- Stored rows -
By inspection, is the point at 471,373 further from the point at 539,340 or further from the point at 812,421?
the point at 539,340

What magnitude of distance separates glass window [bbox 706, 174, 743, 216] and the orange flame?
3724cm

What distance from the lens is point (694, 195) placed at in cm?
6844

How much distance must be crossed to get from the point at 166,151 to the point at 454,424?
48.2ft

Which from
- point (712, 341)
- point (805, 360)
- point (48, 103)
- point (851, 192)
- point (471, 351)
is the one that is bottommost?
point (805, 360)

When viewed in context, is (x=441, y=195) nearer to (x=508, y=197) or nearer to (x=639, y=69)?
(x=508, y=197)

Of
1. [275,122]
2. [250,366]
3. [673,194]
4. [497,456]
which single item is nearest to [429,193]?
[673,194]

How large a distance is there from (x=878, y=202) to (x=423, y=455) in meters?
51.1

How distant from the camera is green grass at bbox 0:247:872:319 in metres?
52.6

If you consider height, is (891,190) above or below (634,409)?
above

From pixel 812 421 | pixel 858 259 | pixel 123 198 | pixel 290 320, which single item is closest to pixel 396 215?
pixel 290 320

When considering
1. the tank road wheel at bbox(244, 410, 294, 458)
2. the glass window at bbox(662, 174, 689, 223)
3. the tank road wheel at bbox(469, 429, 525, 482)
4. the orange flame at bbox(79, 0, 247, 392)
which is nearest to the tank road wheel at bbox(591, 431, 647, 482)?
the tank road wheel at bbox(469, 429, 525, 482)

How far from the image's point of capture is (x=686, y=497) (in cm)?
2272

--

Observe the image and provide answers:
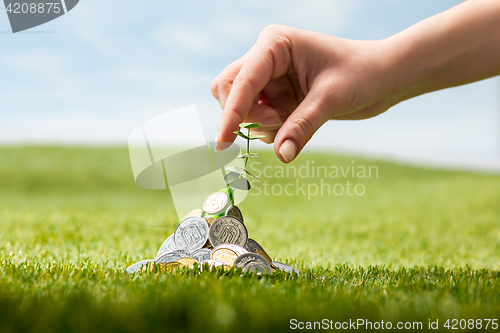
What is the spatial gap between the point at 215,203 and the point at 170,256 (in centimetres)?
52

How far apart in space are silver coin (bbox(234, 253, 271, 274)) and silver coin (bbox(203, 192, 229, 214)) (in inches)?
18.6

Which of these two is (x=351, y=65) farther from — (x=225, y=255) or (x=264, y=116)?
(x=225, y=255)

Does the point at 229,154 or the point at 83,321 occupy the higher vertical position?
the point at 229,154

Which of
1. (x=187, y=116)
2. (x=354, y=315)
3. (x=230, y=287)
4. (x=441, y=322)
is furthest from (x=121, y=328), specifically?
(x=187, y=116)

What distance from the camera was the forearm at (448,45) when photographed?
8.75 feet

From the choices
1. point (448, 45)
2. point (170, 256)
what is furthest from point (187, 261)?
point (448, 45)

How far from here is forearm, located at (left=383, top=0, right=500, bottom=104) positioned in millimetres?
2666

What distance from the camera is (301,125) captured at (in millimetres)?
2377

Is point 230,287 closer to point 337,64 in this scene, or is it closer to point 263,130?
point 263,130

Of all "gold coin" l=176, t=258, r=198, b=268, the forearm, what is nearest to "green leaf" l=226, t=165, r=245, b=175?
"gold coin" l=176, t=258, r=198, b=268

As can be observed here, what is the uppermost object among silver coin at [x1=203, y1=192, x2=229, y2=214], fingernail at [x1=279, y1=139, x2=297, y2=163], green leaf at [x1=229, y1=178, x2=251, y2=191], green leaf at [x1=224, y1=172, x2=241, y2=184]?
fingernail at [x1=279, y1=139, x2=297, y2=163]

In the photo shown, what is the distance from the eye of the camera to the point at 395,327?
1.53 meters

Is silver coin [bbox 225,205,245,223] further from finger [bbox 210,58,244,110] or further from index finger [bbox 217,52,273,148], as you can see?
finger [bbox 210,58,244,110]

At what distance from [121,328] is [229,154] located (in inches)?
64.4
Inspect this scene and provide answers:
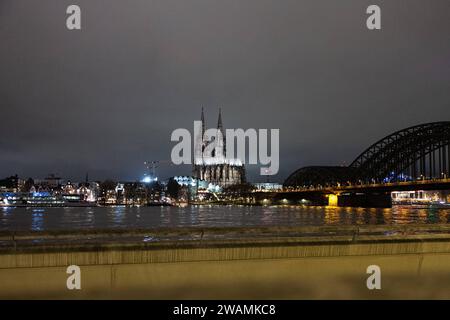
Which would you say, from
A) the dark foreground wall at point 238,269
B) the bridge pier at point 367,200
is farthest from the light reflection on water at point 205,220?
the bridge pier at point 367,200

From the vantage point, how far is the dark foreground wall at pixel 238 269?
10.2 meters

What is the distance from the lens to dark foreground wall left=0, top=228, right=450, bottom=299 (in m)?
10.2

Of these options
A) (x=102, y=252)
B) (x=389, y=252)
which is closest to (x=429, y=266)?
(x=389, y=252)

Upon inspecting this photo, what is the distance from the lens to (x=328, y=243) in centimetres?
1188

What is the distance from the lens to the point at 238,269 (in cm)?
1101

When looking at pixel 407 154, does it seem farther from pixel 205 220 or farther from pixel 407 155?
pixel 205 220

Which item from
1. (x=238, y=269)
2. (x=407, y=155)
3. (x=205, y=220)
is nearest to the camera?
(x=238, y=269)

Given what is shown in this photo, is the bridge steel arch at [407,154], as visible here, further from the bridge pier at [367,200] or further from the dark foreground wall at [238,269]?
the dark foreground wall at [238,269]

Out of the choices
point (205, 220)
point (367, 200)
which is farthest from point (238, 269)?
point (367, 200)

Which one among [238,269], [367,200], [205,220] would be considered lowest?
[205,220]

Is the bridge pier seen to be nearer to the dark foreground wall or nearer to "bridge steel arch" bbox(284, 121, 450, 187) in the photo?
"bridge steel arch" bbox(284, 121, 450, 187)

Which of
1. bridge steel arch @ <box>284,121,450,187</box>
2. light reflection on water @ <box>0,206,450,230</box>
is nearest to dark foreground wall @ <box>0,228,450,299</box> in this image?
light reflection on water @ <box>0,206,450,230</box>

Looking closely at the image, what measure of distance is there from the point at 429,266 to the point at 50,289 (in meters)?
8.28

- What to work on -
How many lines in the items above contain the string "provide", with case taken into account? Reply with the number alone.

- Written answer -
2